A: Proper handwashing is key to preventing any transmission of any sort of pathogens. Making sure you’re washing your hands with warm water and soap. Washing with the soap for, I think it’s 15 seconds or how long it takes you to recite the alphabet is what they teach my son in kindergarten. That should be enough.
Q: What are some ways of improving posture when completing labs that may cause you to be slouched over for long periods of time, such as embedding and microtomy?
A: The first big thing is making sure that workstation is set up properly. If you are sitting to perform those tasks you want to make sure that your chair is at the right height for the counter. When you’re sitting you want to make sure that the backs of your thighs are along the seat of the chair, that you're sitting upright and that your elbows are bent at a 90-degree angle. That’s the first thing is making sure you’re using proper ergonomics in your workstation setup.
The second thing you can do is workplace exercises that are available that you can do in your chair or standing that can reverse. If you’re slouching, they’re going to be upper back bends and things to combat that awkward posture.
Q: Are there any replacements for formalin?
A: There are, but I can’t say how good they are. I’ve never used them. I’ve only used formalin. I think that’s the gold standard when it comes to routine pathology. I think there are other solutions out there but I am not aware of the quality of them.
Q: If there is concern over the volume in a lab what type of ear protection is sufficient?
A: It depends on how loud the volume is and you can use a standard decibel counter to find out your reading. If it’s pretty close to the 85 decibels, just using the single-use foam ones you can buy at the drug store are fine. If you’re in a situation where something is really loud and you’re in the hundreds you’re going to want to use the earmuff type headphones.
Q: How about xylene substitutes?
A: There are a lot of substitutes for xylene out there not without their own risks.
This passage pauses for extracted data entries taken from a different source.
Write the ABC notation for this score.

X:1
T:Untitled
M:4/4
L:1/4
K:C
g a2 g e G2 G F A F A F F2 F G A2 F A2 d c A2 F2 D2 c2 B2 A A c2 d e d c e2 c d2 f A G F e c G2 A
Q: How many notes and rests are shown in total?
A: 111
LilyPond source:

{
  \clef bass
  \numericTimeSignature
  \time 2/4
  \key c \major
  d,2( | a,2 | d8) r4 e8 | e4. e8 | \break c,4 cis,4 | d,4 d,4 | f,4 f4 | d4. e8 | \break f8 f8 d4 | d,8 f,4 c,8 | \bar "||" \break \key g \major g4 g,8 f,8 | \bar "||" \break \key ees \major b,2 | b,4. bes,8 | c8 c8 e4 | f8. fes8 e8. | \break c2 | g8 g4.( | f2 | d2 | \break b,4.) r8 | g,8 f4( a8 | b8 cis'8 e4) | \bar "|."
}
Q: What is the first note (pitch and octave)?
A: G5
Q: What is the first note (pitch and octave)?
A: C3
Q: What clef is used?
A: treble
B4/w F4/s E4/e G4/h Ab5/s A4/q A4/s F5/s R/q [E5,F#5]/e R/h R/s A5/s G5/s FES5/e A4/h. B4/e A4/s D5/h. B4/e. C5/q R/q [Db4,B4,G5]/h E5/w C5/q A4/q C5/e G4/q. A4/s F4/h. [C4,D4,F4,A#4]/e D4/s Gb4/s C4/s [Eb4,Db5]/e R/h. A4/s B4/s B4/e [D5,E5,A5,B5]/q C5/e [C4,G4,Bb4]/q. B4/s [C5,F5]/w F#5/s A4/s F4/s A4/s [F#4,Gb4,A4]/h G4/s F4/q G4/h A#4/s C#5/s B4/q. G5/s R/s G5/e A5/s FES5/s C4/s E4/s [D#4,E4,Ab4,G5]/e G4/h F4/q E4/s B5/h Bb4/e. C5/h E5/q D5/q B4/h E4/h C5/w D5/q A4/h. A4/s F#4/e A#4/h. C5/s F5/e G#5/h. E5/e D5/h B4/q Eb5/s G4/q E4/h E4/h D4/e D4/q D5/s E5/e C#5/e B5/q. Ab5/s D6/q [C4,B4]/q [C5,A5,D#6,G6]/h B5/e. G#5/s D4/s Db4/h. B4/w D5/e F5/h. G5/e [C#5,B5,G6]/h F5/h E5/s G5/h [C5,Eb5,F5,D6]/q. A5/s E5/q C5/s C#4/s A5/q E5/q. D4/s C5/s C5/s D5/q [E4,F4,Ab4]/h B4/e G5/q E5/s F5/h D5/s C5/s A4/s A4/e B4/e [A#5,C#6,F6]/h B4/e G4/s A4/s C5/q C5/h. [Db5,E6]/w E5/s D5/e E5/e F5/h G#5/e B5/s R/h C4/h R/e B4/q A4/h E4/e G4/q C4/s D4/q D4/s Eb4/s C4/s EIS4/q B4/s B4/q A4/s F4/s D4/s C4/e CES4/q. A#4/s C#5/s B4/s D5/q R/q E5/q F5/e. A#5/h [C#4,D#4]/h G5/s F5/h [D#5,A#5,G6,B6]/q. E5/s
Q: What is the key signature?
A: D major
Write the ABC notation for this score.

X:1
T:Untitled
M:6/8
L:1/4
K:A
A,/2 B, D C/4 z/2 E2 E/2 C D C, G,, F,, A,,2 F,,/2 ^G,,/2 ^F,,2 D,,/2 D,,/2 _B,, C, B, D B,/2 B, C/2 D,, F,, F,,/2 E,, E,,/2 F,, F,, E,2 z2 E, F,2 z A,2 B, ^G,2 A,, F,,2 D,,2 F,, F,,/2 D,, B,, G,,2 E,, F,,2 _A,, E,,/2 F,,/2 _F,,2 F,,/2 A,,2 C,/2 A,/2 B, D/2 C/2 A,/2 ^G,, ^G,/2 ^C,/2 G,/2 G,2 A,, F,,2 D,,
There are limonene-based ones that are citrus-based and they can cause reactions in people. I personally think the smell is disgusting and I know it causes headaches in some of my techs. There are alternatives out there but none of them are risk-free.
Q: Are you familiar with the best posture for working so that the neck is not stretched too much when working for longer periods of time?
A: I think it depends on what you’re doing. If you’re working at a computer there are certain workstation setups for what are called visual display terminals that actually tell you where you should place your monitor so that your neck remains neutral. I think there’s not one generic answer for that. I think it depends on what task you’re doing.
Q: What is the best way to deal with a fresh infectious sample to avoid contracting infections?
A: There are so many gray areas. Get it into fixatives as quickly as possible. If it’s something that has to be worked on fresh, if we know, we can wear masks or respirators to prevent any inhalation. Wearing an N95 mask will help prevent those droplets from getting into your respiratory system, not using the cryospray in the cryostats. Getting it into the fixative as quickly as possible is going to be your best and safest bet.
Q: Does xylene-free tissue processing have any influence on IHC?
A: I do not know the answer to that question. But I would think that if you did xylene-free as with xylene, I would imagine you would just have to validate your procedures.
Q: How important is wearing hairnets when working in a pathology lab?
A: I don’t know that it’s important. I would just think as long as your hair is pulled back that should be sufficient enough.